Community in Wrexham County Borough, Wales

Llangollen Rural (Llangollen Wledig) is a community and electoral ward in Wrexham County Borough, Wales. It contains the villages of Froncysyllte, Garth, and Trevor, and had a population of 1,999 at the 2001 census, 2,059 at the 2011 Census and 1,994 at the 2021 census. The Pontcysyllte aqueduct is a World Heritage Site. Although named Rural, it is actually relatively densely populated.

==History==
The area historically formed part of the ancient parish of Llangollen in Denbighshire. The central part of the parish around the town itself was administered as a local board district from 1857. Such districts were converted into urban districts under the Local Government Act 1894, which also directed that civil parishes could no longer straddle district boundaries. The parish of Llangollen was therefore reduced to match the urban district, and the remainder of the old parish was made a new parish called Llangollen Rural.
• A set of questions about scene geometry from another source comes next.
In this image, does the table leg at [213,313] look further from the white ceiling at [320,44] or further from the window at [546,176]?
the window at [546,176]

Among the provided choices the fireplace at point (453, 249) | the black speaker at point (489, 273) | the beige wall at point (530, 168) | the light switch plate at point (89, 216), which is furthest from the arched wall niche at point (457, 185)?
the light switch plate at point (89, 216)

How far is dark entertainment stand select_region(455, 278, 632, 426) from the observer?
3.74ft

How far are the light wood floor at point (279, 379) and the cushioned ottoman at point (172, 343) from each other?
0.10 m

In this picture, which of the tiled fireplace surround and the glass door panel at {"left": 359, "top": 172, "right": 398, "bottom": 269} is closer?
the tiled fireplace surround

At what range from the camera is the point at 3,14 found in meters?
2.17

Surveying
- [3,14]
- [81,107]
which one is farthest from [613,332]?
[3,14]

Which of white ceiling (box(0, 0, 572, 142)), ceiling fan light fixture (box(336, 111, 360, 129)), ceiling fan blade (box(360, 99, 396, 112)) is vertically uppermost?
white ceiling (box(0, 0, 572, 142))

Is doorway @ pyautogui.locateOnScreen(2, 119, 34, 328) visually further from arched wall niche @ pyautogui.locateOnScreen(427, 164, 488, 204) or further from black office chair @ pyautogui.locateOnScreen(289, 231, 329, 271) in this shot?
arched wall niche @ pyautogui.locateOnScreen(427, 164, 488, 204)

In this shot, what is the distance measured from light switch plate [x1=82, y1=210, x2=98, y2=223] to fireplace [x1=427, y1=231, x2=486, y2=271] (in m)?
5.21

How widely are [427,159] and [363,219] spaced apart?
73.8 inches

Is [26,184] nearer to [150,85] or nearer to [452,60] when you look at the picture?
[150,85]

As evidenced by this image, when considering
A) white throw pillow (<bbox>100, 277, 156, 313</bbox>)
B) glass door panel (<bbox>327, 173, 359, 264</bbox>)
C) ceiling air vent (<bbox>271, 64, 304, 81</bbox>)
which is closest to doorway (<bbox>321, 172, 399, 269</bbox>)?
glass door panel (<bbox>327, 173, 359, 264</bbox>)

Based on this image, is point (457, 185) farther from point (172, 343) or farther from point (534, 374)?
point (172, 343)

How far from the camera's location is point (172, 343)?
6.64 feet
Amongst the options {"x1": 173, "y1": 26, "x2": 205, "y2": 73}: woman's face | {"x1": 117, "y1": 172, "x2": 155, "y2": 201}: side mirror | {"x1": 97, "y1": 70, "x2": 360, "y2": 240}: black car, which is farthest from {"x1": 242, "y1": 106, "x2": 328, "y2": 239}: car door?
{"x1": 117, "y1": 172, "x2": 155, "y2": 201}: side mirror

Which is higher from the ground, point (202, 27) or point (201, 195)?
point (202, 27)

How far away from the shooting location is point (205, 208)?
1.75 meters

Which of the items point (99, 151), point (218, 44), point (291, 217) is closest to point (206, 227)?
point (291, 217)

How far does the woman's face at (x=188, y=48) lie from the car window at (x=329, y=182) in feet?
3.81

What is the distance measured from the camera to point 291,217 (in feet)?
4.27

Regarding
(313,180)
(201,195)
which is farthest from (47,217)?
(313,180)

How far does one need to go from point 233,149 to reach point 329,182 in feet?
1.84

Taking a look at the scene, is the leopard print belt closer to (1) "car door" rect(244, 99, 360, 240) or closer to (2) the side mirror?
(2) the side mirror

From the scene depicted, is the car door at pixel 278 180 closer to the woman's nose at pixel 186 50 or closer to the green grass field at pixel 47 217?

The parish was converted into a community in 1974 under the Local Government Act 1972, which also saw it transferred into the new county of Clwyd. When the latter was abolished in 1996, Llangollen Rural was initially included in the new county of Denbighshire, but was transferred to Wrexham County Borough in 1997, save for some areas which were transferred to the neighbouring community of Llangollen.

==Governance==
The community elects or co-opts 10 community councillors to Llangollen Rural Community Council, at the lowest level of local government.